Wer auf Betreuung angewiesen ist, darf zwar arbeiten – aber nicht wählen. Das soll sich ändern. Doch ob die Koalition das Vorhaben nun auch umsetzt, ist offen.
In rund vier Monaten ist Europawahl – bestimmte Menschen mit Behinderung dürfen dabei möglicherweise erstmals wählen. Der Bundesbehindertenbeauftragte Jürgen Dusel dringt auf ein Ende des bestehenden Ausschlusses dieser Menschen von bundesweiten Wahlen. „Hinter den Wahlrechtsausschlüssen steht oftmals ein anachronistisches Menschenbild“, sagte Dusel der Deutschen Presse-Agentur in Berlin. In der Opposition wachsen Zweifel daran, dass die entsprechende Reform rechtzeitig vor der Europawahl kommt.
Union und SPD hatten im Koalitionsvertrag die Beendigung dieser Ausschlüsse vereinbart. Bereits seit Wochen verhandelt die Koalition hinter den Kulissen über dieses Thema. Dusel mahnte: „Gerade wir Deutschen sind aufgefordert, besonders wachsam zu sein, wenn bestimmten Bevölkerungsgruppen pauschal Grundrechte entzogen sind.“ In manchen Bundesländern dürfen Betroffene wählen.

**Gegebene Angaben:**
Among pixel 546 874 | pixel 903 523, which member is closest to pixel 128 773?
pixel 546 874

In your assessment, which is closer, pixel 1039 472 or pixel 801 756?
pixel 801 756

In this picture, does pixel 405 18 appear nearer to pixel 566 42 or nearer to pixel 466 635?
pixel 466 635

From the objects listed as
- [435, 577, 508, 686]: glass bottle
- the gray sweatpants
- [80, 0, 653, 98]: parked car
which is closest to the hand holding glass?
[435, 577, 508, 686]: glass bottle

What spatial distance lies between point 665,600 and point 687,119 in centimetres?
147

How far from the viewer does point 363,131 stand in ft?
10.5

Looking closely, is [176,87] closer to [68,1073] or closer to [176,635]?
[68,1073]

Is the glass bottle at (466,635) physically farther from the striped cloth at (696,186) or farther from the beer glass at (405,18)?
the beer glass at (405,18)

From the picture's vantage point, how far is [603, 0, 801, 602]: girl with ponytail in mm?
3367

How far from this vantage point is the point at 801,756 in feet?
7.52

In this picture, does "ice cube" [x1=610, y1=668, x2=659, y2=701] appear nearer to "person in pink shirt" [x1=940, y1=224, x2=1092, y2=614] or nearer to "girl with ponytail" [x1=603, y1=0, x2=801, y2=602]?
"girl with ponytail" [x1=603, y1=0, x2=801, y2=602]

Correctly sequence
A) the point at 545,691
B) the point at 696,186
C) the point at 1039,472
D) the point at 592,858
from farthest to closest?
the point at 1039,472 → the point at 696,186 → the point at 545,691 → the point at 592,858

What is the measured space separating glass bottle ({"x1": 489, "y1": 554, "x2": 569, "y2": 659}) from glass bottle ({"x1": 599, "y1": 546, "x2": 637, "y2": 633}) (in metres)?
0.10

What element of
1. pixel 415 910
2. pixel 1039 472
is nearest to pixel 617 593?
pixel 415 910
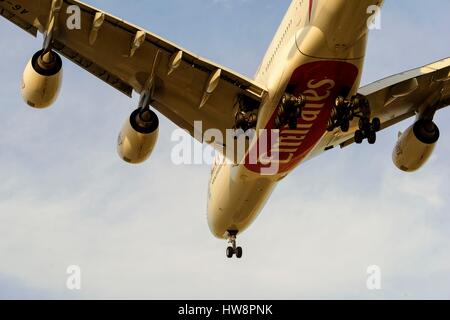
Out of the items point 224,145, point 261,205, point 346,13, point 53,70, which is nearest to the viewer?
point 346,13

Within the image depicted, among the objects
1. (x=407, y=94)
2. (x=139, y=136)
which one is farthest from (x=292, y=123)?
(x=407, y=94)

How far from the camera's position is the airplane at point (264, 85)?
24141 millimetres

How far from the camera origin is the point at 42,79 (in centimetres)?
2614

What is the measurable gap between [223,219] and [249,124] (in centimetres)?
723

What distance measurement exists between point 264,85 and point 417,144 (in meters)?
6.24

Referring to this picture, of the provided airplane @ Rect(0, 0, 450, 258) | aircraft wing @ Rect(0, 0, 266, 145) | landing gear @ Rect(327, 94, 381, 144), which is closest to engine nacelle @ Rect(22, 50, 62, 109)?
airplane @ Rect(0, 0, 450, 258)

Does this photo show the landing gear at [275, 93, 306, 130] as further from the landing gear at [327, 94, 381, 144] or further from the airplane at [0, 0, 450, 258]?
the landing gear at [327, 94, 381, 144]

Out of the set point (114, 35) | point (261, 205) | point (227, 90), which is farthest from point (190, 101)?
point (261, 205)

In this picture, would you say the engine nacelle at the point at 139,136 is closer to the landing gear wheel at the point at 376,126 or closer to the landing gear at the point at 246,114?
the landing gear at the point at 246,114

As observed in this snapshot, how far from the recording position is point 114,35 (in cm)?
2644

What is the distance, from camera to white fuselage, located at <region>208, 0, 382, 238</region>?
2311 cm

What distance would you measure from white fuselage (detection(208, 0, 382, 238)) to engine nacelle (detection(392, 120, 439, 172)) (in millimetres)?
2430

**Aufgabenstellung:**
Beantworten Sie die folgenden Fragen zum Textauszug über das Wahlrecht von Menschen unter Betreuung.
1. Wie viel Zeit bleibt laut Textauszug noch bis zur Europawahl?
2. Welcher Nachrichtenagentur gegenüber äußerte sich Jürgen Dusel?
3. Wo hatten Union und SPD die Beendigung der Wahlrechtsausschlüsse vereinbart?

**Lösung:**
1. Es bleiben noch rund vier Monate.
2. Er äußerte sich gegenüber der Deutschen Presse-Agentur in Berlin.
3. Sie hatten sie im Koalitionsvertrag vereinbart.